Mike: You mentioned working with hand on pencil to paper there, obviously after Fifth Element you quite soon moved on to a few bond movies when you arrived I assume you were still quite junior. What was it like back then, was it still pencil and paper or did it move into computers and also what was it like to work on a big franchise like bond?

Dom: I moved over to working on computer, the very first thing I did on computer was very late 1999 and if I’m right I think it was a very early pitch for a Red Dwarf movie when I first started using computers. So I suppose for the first five or six years of my career it was marker pens, pencils and acrylics. My first bond film was I think 1996, Tomorrow Never Dies, and it was a dream come true, working on a Bond film. And again one of the things that was very evident when I was working on that film was a real understanding of team effort. Working so tight with so many people, so many amazingly talented people working to create these sets. Models, miniatures and I’m still blown away by how talented people are in the film industry, these people that nobody really gets to see. You do now with ‘Making Ofs’ and stuff like that but I was always and still am in awe of what people are able to create with their hands. But one of the best things about working on the Bond Films was seeing my dad. Because he was a huge bond fan, and when I told my Dad ‘I’m working on a Bond film’ he was over the moon. And I gave him my crew t-shirt to wear and he wore it to work just so he could let people know that his son was working on a Bond film. So that was a fantastic moment.

Mike: Did you get to design any notable gadgets or sets?

Dom: On the three Bond films I did. I suppose the most notable...there’s lots of different aspects of them from gadgets to sets and stuff but I suppose the main ones were the jet boat that Bond drives up the Thames in ‘The World is Not Enough’, The Paraskies that they fly over the Alps if I remember. When they drive on the ground with their machine guns and their bombs, I designed the looks of those. But again like I say I’m designing the look, it’s then those incredibly talented guys that take those designs and make them real, just incredible. And also I have got to say my first Bond film I worked for Alan Cambden, sadly he is no longer with us, but the other two I worked with Peter Lemon, who is an absolute legend in our film industry. And to work with Peter...because I’d worked with him on some other things as well but to work with him on Bond was just incredible and what an amazing person to learn from as well. So laid back, so knowledgeable, so friendly, so understanding of his crew and how to treat them, wonderful experience and I have to say after all of these years I have to say one of the most wonderful designers that I ever worked for was definitely Peter.

Mike: Was there a key lesson that you learned from him that you’ve taken with you?

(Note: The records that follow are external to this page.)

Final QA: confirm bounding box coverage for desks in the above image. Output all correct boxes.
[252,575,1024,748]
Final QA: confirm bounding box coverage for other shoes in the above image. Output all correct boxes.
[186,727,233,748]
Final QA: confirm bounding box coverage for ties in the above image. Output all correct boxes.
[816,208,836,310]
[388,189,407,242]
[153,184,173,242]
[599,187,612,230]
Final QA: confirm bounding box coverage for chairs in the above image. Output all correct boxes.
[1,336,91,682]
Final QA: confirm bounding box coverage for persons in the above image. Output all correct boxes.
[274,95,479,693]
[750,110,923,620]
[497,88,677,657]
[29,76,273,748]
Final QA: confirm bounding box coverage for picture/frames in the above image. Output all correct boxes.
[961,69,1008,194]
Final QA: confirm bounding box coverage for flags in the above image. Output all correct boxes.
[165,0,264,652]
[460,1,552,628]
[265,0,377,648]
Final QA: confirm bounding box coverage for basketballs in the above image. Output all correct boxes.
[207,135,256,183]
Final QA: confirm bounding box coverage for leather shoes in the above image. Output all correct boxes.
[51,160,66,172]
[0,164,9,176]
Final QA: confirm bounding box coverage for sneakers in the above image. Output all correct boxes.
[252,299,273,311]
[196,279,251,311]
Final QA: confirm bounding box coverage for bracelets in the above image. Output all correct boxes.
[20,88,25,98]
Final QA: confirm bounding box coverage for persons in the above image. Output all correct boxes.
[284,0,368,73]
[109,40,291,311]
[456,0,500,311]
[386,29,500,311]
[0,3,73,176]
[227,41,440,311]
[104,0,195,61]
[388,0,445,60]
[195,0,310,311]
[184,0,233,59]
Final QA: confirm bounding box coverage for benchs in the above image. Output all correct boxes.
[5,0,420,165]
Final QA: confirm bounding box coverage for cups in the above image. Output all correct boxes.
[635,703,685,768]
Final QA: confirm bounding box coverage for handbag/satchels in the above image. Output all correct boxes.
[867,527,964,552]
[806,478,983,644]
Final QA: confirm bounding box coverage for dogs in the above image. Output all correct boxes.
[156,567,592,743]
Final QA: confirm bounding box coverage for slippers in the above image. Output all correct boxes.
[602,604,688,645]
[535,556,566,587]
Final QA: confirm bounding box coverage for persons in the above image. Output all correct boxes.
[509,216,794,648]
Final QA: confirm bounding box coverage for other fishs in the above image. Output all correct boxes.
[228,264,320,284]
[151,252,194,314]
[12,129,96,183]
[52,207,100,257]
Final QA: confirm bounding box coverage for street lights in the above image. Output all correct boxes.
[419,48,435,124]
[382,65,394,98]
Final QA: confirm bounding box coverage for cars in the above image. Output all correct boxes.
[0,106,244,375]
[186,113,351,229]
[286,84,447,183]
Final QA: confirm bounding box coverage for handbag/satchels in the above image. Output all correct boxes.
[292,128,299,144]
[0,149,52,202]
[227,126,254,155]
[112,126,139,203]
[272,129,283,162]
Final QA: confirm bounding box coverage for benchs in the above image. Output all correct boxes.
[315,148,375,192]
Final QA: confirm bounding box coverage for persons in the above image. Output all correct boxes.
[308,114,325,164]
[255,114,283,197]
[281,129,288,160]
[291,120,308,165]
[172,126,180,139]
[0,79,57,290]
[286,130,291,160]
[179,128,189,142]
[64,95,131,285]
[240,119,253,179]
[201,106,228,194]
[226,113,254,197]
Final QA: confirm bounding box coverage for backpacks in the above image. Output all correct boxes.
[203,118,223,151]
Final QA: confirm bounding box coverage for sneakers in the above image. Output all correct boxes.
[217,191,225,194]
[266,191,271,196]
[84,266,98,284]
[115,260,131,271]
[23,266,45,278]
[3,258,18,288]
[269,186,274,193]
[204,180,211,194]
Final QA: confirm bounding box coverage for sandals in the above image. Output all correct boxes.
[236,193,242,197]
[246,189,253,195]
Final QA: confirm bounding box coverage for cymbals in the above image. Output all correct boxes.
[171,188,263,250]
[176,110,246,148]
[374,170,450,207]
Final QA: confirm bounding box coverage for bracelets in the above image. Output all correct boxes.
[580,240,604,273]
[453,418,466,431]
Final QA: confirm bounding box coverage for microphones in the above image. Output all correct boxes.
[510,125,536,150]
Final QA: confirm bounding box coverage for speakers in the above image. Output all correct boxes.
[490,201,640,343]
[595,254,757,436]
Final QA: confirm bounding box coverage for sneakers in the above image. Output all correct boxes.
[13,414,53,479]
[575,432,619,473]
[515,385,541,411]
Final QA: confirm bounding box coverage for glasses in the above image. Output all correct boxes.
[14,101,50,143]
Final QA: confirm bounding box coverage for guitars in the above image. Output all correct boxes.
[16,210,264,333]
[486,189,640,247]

Dom: Patience, having patience because like I said before as a concept artist; if you were doing what you wanted you’d do one drawing and go ‘there you go’ but that’s not how it works. You’re trying to create what the designer and the director want, and you can do 10 sketches and Ideas and none of them will be right. Or you can do 10 sketches and they only like bits. ‘I like the way that looks in that one’ and ‘I like the way that the fins are in that one’ and you’ll start taking these elements and you’ll do another few sketches and then another few sketches for them and eventually you’ll end up with this sketch, this idea that is an amalgamation of all the other ideas and references that you’ve been given. And then when Peter comes in and says ‘that’s it’, it’s brilliant you know you’ve done a good job. Then maybe you get a chance to colour it in, it’s not like today where you have these very very finished concept art paintings everywhere, in those days if you were lucky you got to colour your sketch in. But for me that was concept art and I learnt a lot of that from Peter on understanding changing, being patient.

Mike: Concept artists have a really interesting perspective because you’re involved from so early on in the process, what’s it like when you’re really early doors and its maybe just yourself, the director and the production set designer on shows like Rogue 1.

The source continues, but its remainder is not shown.